-- DOCUMENT TEXT follows --
Genre: Language: A Non-fictional Approach

Created by: Mitchell Steinberg, Max Quill, Roz Sedaghat, Neaz Sedaghat, Matt Coxhill, Shelley Rosenblatt, Yana Zlochistaya, and Ivan Fuentes

Student Poetry

Many of the world’s great artists were inspired by their surroundings. In this project, students bridged the gap between the worlds of the poet and the reader as well as between the worlds of the digital and the physical.

While studying poetry in A.P. Literature, students cooperated in the writing and filming of seven Location Inspired Poems (LIPs), each of a different poetic form: blank verse, sonnet, etc. They selected one poem to memorize and performed it on location. The poems were then combined into a single film, and those films were linked to a quick response (QR) code placed at the location as well as on digital school maps, where they can be scanned by anyone with a mobile device, accessing the poetry where it was composed.
-- DOCUMENT TEXT concluded --
-- SOURCE INFORMATION follows --
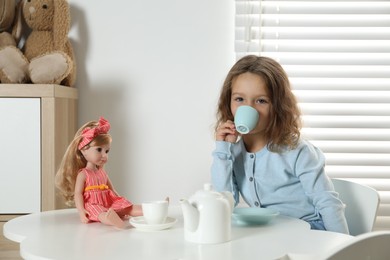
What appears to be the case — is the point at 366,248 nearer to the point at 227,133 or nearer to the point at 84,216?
the point at 84,216

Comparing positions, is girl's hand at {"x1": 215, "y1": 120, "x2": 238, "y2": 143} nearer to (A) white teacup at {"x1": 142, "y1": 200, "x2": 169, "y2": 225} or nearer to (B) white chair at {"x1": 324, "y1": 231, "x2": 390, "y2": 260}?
(A) white teacup at {"x1": 142, "y1": 200, "x2": 169, "y2": 225}

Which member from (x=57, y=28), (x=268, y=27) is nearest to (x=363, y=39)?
(x=268, y=27)

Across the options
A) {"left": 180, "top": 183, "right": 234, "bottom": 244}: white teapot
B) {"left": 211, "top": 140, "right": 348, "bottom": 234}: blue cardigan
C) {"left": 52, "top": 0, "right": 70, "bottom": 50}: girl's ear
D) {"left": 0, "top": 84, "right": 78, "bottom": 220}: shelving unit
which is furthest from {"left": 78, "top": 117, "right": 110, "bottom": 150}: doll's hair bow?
{"left": 52, "top": 0, "right": 70, "bottom": 50}: girl's ear

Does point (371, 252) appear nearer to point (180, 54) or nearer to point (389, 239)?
point (389, 239)

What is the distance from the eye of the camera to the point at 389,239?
777 mm

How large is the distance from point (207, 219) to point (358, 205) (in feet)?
2.00

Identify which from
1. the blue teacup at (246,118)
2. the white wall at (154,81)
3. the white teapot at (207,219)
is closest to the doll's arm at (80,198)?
the white teapot at (207,219)

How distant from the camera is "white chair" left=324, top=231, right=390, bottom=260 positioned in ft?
2.38

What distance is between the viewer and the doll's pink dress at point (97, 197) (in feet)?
4.29

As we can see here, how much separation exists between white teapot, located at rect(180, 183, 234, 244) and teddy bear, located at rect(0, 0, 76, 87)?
1.04m

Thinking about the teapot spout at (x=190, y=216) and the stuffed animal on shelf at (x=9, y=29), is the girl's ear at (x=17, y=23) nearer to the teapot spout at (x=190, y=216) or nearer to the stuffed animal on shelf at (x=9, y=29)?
the stuffed animal on shelf at (x=9, y=29)

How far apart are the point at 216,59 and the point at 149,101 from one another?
29 cm

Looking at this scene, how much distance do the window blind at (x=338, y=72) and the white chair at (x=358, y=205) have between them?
56 centimetres

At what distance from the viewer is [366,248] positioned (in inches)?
29.6
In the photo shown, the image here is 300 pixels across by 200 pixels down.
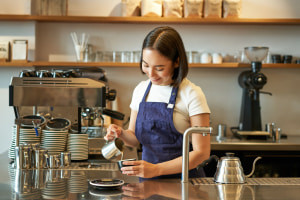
-- SOURCE INFORMATION concluded --
● **TASK 1**:
Answer these questions about the poetry project text above:
(a) How many Location Inspired Poems did the students write and film?
(b) In what course were the students studying poetry?
(c) Where were the QR codes placed?
● **TASK 2**:
Please resume the poetry project text from the point where it stops.

● **RESPONSE AREA 1**:
(a) Seven.
(b) A.P. Literature.
(c) At the location and on digital school maps.

● **RESPONSE AREA 2**:
Genre: Read My LIPs: Location Inspired Poetry

Created by: Yana Zlochistaya, Ivan Fuentes, Andrew Sutton, Richard Reyes, Neaz Sedaghat, Austin Pohevitz, Armando Estrada, Roz Sedaghat

 

Words

As we search for love and acceptance, the need to stand out increasingly dominates our behavior. In our second unit, students explore the relationship between attraction and beauty from a variety of evolutionary, social, and psychoanalytical perspectives, including the works of Freud and Sartre and the fiction of Gabriel Garcia Marquez.

In this documentary, the entire senior class participated in a solutions-based learning experiment in which they developed hypotheses regarding the causes and effects of beauty, attraction, and the search for acceptance on a high school campus. Inspired by “Beauty Culture” and the Annenberg Space for Photography, this documentary showcases the students’ conclusions.

Consuming Beauty combines ethnography and critical research with photography and candid interviews to explore the search for beauty and the price of becoming beautiful to attract the eyes of others.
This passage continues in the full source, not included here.